With the fundamentals of success at the forefront of his mind, Mike and his two equal-share partners founded Optima Network Services in 2004. “If you’re young and you have any thoughts of starting a business, then don’t wait,” he says, reflecting back on that experience. “If you’re going to start a business, go at it 100 percent. In my opinion, there’s no such thing as owning your own business on the side. When I hear people say, “Oh, I do real estate on the side,’ that says to me that they still need to take that final leap that’s really going to make or break it.”
Thankfully, Mike’s leap made it. He and his partners built a company that would capitalize on the information technology boom, but without dealing in information, per se. Rather, Optima’s products and services transmit information through infrastructure development that keeps it material and concrete.

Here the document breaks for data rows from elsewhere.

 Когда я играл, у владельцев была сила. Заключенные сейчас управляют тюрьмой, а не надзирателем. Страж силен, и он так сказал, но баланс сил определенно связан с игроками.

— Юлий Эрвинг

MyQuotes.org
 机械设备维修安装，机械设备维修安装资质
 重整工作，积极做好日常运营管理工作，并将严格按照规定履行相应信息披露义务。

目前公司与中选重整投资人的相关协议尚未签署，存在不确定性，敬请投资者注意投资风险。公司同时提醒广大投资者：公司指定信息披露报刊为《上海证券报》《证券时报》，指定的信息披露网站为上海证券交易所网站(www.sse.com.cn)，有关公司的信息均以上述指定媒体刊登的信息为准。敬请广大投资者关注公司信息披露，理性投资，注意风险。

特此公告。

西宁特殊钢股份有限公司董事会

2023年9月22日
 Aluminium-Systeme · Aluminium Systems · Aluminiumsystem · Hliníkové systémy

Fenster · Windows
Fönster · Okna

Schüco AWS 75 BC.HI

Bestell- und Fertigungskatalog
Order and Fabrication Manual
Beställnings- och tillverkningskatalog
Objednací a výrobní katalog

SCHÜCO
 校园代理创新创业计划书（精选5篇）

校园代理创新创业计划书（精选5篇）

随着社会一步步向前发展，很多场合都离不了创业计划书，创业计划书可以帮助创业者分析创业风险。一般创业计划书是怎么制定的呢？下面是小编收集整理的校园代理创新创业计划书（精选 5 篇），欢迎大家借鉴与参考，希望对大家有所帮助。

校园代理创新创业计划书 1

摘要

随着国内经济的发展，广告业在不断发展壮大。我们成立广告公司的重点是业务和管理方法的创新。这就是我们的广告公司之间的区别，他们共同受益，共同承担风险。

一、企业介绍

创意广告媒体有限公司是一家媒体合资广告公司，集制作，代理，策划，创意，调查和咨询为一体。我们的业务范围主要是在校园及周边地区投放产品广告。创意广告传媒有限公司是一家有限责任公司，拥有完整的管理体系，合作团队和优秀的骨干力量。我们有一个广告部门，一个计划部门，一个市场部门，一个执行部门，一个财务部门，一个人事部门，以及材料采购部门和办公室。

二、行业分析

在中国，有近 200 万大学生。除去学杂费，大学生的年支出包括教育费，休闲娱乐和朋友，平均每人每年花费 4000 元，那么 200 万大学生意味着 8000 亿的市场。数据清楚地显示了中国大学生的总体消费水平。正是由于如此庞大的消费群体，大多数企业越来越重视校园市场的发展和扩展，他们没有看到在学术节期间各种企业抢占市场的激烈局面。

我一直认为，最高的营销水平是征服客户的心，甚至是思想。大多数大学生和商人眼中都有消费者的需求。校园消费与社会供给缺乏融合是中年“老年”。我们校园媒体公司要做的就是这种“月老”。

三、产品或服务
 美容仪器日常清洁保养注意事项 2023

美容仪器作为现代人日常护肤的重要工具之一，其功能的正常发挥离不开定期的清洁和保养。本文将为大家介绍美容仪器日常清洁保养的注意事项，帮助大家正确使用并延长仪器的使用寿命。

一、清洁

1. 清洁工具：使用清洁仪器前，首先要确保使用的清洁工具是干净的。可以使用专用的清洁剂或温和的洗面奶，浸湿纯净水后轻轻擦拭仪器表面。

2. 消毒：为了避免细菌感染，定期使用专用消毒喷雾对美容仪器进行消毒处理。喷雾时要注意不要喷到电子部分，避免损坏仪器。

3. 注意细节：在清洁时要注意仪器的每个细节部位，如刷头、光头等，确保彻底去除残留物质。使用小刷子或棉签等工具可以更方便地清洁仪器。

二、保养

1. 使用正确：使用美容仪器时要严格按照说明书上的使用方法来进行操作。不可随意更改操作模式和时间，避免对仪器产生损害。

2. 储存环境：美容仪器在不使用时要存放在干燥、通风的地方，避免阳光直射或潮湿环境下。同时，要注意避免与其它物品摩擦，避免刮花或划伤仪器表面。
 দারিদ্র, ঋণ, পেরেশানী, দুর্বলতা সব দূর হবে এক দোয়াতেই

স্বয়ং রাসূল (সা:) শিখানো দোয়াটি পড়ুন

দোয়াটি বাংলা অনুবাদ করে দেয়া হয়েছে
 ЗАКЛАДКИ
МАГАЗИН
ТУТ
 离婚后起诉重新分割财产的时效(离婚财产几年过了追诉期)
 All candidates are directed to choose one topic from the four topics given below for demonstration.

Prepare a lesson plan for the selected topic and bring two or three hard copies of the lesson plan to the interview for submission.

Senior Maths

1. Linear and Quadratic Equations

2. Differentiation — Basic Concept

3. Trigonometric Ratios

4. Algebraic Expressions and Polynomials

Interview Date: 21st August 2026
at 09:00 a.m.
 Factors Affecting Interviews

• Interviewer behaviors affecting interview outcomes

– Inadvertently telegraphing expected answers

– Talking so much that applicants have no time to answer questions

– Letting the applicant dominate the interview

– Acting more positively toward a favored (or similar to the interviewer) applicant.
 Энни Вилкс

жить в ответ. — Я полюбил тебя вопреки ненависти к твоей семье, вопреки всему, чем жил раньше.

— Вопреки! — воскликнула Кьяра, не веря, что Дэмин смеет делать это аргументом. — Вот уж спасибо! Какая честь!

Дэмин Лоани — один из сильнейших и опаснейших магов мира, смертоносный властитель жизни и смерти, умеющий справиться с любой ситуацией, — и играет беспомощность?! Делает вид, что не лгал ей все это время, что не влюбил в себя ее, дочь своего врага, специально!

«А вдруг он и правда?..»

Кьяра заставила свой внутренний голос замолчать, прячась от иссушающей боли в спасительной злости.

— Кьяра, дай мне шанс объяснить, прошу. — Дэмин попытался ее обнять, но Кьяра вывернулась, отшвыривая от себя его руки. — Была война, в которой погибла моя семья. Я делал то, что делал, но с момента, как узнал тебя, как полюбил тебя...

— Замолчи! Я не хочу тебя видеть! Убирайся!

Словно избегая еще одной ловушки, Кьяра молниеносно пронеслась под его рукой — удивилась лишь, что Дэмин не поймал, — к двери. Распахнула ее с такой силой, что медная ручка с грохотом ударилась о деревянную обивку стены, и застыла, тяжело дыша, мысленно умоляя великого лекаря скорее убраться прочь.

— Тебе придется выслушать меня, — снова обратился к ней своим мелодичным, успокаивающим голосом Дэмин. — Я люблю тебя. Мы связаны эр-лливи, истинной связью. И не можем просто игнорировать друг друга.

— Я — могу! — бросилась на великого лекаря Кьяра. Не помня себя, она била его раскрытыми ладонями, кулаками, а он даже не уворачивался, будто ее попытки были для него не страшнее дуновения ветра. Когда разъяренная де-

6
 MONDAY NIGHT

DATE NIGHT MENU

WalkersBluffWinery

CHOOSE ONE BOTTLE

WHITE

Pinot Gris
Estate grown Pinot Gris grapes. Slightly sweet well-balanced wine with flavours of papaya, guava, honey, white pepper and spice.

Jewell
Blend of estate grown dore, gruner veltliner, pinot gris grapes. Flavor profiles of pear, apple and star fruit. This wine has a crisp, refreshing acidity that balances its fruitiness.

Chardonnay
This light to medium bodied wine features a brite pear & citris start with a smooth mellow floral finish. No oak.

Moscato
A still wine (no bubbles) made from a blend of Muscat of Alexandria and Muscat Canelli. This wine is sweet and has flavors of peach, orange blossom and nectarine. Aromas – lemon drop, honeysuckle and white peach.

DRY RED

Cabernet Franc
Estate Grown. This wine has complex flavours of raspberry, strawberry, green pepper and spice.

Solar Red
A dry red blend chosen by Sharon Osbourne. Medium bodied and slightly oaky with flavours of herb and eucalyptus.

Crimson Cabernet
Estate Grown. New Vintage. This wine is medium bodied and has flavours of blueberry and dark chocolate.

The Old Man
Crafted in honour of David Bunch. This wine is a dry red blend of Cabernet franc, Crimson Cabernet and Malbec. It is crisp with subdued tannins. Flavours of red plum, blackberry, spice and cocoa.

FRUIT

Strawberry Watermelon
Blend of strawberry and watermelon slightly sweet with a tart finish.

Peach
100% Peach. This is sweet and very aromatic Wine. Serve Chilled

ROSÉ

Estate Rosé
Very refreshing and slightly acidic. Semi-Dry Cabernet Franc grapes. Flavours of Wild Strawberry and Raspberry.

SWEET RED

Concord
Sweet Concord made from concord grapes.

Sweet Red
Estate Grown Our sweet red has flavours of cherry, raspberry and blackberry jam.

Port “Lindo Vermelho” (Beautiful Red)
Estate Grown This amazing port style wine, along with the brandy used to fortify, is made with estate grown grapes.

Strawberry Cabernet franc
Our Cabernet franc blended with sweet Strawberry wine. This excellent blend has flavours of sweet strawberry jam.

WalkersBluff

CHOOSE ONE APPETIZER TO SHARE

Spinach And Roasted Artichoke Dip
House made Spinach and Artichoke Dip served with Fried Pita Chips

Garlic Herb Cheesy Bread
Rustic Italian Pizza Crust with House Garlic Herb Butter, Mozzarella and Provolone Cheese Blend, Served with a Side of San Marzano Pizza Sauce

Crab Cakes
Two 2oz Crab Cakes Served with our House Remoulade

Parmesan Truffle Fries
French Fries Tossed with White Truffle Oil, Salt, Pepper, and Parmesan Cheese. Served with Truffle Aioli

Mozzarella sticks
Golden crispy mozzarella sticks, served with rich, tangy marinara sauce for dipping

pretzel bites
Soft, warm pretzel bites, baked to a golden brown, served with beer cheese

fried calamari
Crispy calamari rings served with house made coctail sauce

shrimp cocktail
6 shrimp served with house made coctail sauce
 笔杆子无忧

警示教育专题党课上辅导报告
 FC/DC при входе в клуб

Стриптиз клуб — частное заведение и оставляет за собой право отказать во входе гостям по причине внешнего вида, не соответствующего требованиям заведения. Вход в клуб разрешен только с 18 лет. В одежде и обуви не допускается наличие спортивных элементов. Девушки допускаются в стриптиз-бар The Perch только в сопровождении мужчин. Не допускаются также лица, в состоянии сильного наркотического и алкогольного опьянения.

“Optima is a wireless infrastructure company that is self-performing,” Mike says. “We build the wireless infrastructure for cell carriers, wireless network operators, and state and local governments. We are in the construction business in a way, building cell towers, and really any component of a network. For Verizon, AT&T, and the like, we put people in the field to build the towers and install components, and our project managers, coordinators, and technicians handle the rest.”
In a business like Mike’s, his mastery of the fundamentals was destined to shine. And after seven years of growth and success, when Optima was acquired in 2011 by MasTec, an infrastructure construction conglomerate, Mike’s big picture intuitions helped spur a greater strategic vision for Optima and other MasTec properties.
Through these successes, Mike is still learning about himself as a leader. His most recent awakening also serves as a message that he would pass along to any young person entering the business world today. “Through an experience at a personal development workshop, I learned that although I was leading, I always had a kind of governor on,” he concedes. “I was playing it safe. I would push to the very edge of safety and succeed, but I would never put myself in a situation where I could try my hardest and possibly fail. This lesson changed not only the way I lead in business, but the way I connect with my wife and the way I’m a father to my kids.”
Perhaps the most inspiring theme that permeates Mike’s success is the fact that the awakenings upon which it’s built are self-perpetuating. One awakening inevitably paves the way for another, creating a lifetime of transformation that keeps him continually evolving into a better leader, a better business figure, a better family man, and a better person. “I have a sticker on my computer monitor with the words, What are you going to create?” he says. “So many people these days are asking, what are people going to give me, or what am I entitled to? Instead, they should be concentrating on what they’re going to create, and what kind of real value they can bring to the world, and they should be fearless about chasing that. They should be fearless about making mistakes. I learned to overcome my fear of making mistakes, and it’s opened my eyes to a whole new world of possibilities.”